Отрывок:
★ ★ ★ ★ ★
Существует способ обхода цензуры на тексте, который не подлежит изменению, — это классический репертуар в театре.
Судьба чеховского репертуара зашла в тупик. Чехов сыгран, начиная с 1898 года, в бесчисленных интерпретациях. Предполагалось, что отстоялась мхатовская интерпретация. И поэтому каждый, кто делал в Советском Союзе чеховский спектакль, непременно вносил туда почти цитатные интонации, почти цитатные декорации и другие компоненты, которые образовывали мхатовский спектакль. Это стало почти таким же обязательным, как изучение марксизма-ленинизма… Если вы в Ростове смотрите «Дядю Ваню», то можете не сомневаться, что в изобразительном, интонационно-композиционном и прочем решении этого спектакля в Иркутске вы увидите то же самое. Ни один автор так не канонизирован, потому что ни один автор не имел такого театра, который дожил до сих пор.
Анатолий Эфрос — один из лучших режиссеров века — долго думал, что же все-таки можно сделать: ведь Чехов действительно великий писатель, и написал он гениальную пьесу «Три сестры», которую каждый знает наизусть не только в тексте, но и в мхатовской окраске. И тогда он сделал не театральный, а чисто литературный вариант интерпретации: он решил — пусть они, действующие лица «Трех сестер», эти очень умные люди, будут еще умнее. И вот что получилось.
Вы все знаете, что чеховская тема, связанная с надеждой на великое, замечательное, светлое и необыкновенное будущее, в соответствующей фразеологии проходит через все его творчество, включая «Три сестры». С замечательной надеждой и уверенностью в типовом проекте мхатовской интонации произносили: «Быть может, через двести или триста лет…»
У Эфроса чеховский герой умнее. И поэтому барон Тузенбах во втором акте произносит свои знаменитые слова так: «Через много лет, вы говорите, Ирина, на земле будет… ха-ха… прекрасное, замечательное, удивительное (
Весь спектакль был сделан так. Получалось, что в 1903 году герои Чехова смеялись над тем зрителем, который будет в сезоне 1967/68 года смотреть пьесу и жить в «прекрасном» будущем. Этот спектакль был подвергнут жесточайшей обструкции. Приехал сам Кузнецов, заместитель Фурцевой, стал тут же на ходу спектакль переделывать, лез ногой в мизансцену.
Эфроса, до того выгнанного из «Театра ленинского комсомола» и наказанного тем, что поставили его не на должность руководителя, а всего лишь дежурного режиссера на Малой Бронной, — этакое, понимаете, парижское название, — выбросили и оттуда. Тузенбах стал говорить с надеждой и уверенностью: «Через двадцать или тридцать лет…» Пошли обыкновенные «Три сестры».
★ ★ ★ ★ ★
Строки данных:
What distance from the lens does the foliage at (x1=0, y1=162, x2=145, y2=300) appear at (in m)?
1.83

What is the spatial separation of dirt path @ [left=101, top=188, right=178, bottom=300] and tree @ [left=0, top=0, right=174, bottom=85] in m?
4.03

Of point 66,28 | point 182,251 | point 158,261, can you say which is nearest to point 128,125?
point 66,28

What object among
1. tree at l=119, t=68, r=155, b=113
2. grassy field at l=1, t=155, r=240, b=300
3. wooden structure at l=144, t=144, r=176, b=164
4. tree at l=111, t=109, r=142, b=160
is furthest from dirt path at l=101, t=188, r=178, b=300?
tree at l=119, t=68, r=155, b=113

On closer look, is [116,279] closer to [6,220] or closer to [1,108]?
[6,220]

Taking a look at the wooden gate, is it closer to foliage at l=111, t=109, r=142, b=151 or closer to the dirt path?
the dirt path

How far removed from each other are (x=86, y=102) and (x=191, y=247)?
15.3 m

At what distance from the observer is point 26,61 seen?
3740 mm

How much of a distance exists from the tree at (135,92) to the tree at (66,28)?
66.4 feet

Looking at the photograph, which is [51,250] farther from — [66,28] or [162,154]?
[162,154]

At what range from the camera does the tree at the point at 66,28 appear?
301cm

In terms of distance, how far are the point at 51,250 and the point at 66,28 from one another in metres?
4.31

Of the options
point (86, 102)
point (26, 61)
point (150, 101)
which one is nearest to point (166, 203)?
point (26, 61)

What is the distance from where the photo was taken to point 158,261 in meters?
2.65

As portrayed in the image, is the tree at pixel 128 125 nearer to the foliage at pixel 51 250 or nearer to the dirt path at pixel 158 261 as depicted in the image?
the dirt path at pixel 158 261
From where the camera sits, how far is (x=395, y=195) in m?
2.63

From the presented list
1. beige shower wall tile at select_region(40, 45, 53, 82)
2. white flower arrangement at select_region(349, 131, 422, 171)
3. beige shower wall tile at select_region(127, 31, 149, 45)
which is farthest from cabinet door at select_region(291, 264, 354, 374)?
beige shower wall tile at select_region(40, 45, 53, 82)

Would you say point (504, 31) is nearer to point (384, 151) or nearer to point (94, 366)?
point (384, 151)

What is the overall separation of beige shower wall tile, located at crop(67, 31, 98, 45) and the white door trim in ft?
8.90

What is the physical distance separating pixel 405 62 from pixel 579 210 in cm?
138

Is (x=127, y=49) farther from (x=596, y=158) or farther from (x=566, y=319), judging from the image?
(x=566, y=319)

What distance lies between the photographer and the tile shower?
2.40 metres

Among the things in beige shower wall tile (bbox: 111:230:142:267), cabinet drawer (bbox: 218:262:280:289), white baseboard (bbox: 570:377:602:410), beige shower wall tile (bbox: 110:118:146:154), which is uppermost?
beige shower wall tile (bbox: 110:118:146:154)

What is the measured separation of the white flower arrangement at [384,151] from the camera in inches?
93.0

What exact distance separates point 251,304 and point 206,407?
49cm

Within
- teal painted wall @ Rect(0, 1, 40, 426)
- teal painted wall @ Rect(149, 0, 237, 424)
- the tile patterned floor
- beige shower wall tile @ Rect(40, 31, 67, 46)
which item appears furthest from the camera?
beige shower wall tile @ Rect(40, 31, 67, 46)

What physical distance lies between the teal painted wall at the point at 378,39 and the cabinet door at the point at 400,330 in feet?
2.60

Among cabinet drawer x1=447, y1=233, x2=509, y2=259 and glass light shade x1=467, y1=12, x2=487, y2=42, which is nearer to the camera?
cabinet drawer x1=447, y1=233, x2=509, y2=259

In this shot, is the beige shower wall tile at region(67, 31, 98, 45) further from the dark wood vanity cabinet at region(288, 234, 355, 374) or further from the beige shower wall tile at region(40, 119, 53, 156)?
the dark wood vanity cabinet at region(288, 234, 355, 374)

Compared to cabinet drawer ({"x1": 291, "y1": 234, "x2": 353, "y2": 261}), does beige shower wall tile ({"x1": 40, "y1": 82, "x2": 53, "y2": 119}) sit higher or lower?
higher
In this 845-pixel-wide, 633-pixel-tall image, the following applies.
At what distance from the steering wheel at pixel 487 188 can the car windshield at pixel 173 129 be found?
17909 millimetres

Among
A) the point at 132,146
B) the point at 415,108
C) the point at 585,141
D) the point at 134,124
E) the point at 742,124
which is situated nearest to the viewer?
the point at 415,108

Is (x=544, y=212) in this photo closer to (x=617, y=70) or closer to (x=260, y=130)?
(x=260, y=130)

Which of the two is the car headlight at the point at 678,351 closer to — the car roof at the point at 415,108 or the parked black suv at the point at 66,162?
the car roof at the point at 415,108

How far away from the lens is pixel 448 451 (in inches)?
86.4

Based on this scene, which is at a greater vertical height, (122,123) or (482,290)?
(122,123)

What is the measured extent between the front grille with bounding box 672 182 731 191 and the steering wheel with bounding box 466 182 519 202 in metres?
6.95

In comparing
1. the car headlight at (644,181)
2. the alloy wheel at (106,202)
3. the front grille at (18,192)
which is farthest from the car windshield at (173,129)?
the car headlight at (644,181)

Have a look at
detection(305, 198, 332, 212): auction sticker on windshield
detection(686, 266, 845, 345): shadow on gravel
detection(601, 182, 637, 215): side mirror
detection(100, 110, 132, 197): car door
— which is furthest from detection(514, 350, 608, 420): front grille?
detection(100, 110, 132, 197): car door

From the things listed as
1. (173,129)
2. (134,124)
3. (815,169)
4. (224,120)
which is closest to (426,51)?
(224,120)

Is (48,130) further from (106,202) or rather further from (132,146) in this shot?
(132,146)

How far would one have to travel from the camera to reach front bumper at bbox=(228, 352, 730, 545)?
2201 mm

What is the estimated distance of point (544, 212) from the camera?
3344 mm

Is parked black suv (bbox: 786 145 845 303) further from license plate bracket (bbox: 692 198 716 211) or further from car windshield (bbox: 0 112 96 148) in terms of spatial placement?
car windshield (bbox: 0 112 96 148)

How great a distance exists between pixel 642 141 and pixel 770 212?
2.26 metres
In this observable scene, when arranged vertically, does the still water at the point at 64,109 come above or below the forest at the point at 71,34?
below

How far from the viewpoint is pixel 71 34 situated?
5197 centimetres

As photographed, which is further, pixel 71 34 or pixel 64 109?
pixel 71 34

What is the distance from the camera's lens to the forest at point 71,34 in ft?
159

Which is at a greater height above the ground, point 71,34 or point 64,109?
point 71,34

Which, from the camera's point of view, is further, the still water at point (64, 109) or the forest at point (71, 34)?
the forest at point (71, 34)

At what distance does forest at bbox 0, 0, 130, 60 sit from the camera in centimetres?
★ ★ ★ ★ ★
Ваши задания:
1. Кем, согласно отрывку, был Кузнецов, который приехал на спектакль Эфроса?
2. Определите, соответствуют ли отрывку утверждения (a), (b) и (c). На каждое ответьте «да» или «нет» и приведите решающие слова отрывка дословно.
(a) Эфроса назначили руководителем театра на Малой Бронной.
(b) Спектакль Эфроса встретили резким неприятием.
(c) Тузенбах произносит свои знаменитые слова в первом акте.
3. Напечатайте часть отрывка между словами "Судьба чеховского репертуара" и "до сих пор." включительно.
Записи для работы не понадобятся.

Ответы к заданиям:
1. Заместителем Фурцевой.

2.
(a) Нет: «поставили его не на должность руководителя, а всего лишь дежурного режиссера на Малой Бронной».
(b) Да: «Этот спектакль был подвергнут жесточайшей обструкции».
(c) Нет: «барон Тузенбах во втором акте произносит свои знаменитые слова».

3.
Судьба чеховского репертуара зашла в тупик. Чехов сыгран, начиная с 1898 года, в бесчисленных интерпретациях. Предполагалось, что отстоялась мхатовская интерпретация. И поэтому каждый, кто делал в Советском Союзе чеховский спектакль, непременно вносил туда почти цитатные интонации, почти цитатные декорации и другие компоненты, которые образовывали мхатовский спектакль. Это стало почти таким же обязательным, как изучение марксизма-ленинизма… Если вы в Ростове смотрите «Дядю Ваню», то можете не сомневаться, что в изобразительном, интонационно-композиционном и прочем решении этого спектакля в Иркутске вы увидите то же самое. Ни один автор так не канонизирован, потому что ни один автор не имел такого театра, который дожил до сих пор.